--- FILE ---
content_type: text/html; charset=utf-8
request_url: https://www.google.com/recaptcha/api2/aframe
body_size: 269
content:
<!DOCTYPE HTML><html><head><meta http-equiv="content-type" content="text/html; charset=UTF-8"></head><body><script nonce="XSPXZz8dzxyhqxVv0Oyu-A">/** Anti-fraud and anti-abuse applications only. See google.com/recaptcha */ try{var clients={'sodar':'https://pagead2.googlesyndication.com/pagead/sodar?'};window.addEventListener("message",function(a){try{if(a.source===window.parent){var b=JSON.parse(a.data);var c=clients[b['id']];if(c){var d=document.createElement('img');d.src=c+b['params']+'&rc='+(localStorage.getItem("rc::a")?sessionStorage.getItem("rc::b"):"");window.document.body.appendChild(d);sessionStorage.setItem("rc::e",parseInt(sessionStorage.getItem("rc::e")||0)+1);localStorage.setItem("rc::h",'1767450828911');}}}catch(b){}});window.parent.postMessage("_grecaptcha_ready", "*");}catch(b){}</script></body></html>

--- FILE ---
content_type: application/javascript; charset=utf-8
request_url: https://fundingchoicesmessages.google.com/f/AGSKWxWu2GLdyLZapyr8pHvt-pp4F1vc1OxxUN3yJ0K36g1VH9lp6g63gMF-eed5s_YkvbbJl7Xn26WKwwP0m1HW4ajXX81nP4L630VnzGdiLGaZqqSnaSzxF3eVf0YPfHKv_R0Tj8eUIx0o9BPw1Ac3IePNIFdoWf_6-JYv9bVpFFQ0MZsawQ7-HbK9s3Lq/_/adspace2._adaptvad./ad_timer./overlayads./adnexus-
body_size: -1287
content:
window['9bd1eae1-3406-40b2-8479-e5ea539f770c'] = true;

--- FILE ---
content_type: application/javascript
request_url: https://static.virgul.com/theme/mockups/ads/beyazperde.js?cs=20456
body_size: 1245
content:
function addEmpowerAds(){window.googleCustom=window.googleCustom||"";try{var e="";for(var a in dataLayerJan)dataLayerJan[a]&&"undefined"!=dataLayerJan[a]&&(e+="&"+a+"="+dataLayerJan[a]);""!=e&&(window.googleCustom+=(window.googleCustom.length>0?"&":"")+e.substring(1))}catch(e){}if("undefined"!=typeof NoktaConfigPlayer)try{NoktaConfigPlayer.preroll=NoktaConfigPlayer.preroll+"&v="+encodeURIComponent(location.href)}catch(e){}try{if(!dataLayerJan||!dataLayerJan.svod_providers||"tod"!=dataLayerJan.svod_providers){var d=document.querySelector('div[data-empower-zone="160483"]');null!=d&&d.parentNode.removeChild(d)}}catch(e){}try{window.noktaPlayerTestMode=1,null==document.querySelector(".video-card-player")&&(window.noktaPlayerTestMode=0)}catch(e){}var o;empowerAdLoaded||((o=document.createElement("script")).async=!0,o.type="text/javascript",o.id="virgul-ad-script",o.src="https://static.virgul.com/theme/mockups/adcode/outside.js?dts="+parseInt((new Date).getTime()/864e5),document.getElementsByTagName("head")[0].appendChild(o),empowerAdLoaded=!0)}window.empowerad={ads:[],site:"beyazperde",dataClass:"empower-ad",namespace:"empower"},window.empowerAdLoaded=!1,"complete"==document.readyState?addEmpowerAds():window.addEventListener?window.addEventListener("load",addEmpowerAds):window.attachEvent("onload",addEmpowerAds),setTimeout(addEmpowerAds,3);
****************
** WHAT YOU HAVE TO DO **
The records above must be retyped in full, exactly.

** REPLY TO THE TASK **
--- FILE ---
content_type: text/html; charset=utf-8
request_url: https://www.google.com/recaptcha/api2/aframe
body_size: 269
content:
<!DOCTYPE HTML><html><head><meta http-equiv="content-type" content="text/html; charset=UTF-8"></head><body><script nonce="XSPXZz8dzxyhqxVv0Oyu-A">/** Anti-fraud and anti-abuse applications only. See google.com/recaptcha */ try{var clients={'sodar':'https://pagead2.googlesyndication.com/pagead/sodar?'};window.addEventListener("message",function(a){try{if(a.source===window.parent){var b=JSON.parse(a.data);var c=clients[b['id']];if(c){var d=document.createElement('img');d.src=c+b['params']+'&rc='+(localStorage.getItem("rc::a")?sessionStorage.getItem("rc::b"):"");window.document.body.appendChild(d);sessionStorage.setItem("rc::e",parseInt(sessionStorage.getItem("rc::e")||0)+1);localStorage.setItem("rc::h",'1767450828911');}}}catch(b){}});window.parent.postMessage("_grecaptcha_ready", "*");}catch(b){}</script></body></html>

--- FILE ---
content_type: application/javascript; charset=utf-8
request_url: https://fundingchoicesmessages.google.com/f/AGSKWxWu2GLdyLZapyr8pHvt-pp4F1vc1OxxUN3yJ0K36g1VH9lp6g63gMF-eed5s_YkvbbJl7Xn26WKwwP0m1HW4ajXX81nP4L630VnzGdiLGaZqqSnaSzxF3eVf0YPfHKv_R0Tj8eUIx0o9BPw1Ac3IePNIFdoWf_6-JYv9bVpFFQ0MZsawQ7-HbK9s3Lq/_/adspace2._adaptvad./ad_timer./overlayads./adnexus-
body_size: -1287
content:
window['9bd1eae1-3406-40b2-8479-e5ea539f770c'] = true;

--- FILE ---
content_type: application/javascript
request_url: https://static.virgul.com/theme/mockups/ads/beyazperde.js?cs=20456
body_size: 1245
content:
function addEmpowerAds(){window.googleCustom=window.googleCustom||"";try{var e="";for(var a in dataLayerJan)dataLayerJan[a]&&"undefined"!=dataLayerJan[a]&&(e+="&"+a+"="+dataLayerJan[a]);""!=e&&(window.googleCustom+=(window.googleCustom.length>0?"&":"")+e.substring(1))}catch(e){}if("undefined"!=typeof NoktaConfigPlayer)try{NoktaConfigPlayer.preroll=NoktaConfigPlayer.preroll+"&v="+encodeURIComponent(location.href)}catch(e){}try{if(!dataLayerJan||!dataLayerJan.svod_providers||"tod"!=dataLayerJan.svod_providers){var d=document.querySelector('div[data-empower-zone="160483"]');null!=d&&d.parentNode.removeChild(d)}}catch(e){}try{window.noktaPlayerTestMode=1,null==document.querySelector(".video-card-player")&&(window.noktaPlayerTestMode=0)}catch(e){}var o;empowerAdLoaded||((o=document.createElement("script")).async=!0,o.type="text/javascript",o.id="virgul-ad-script",o.src="https://static.virgul.com/theme/mockups/adcode/outside.js?dts="+parseInt((new Date).getTime()/864e5),document.getElementsByTagName("head")[0].appendChild(o),empowerAdLoaded=!0)}window.empowerad={ads:[],site:"beyazperde",dataClass:"empower-ad",namespace:"empower"},window.empowerAdLoaded=!1,"complete"==document.readyState?addEmpowerAds():window.addEventListener?window.addEventListener("load",addEmpowerAds):window.attachEvent("onload",addEmpowerAds),setTimeout(addEmpowerAds,3);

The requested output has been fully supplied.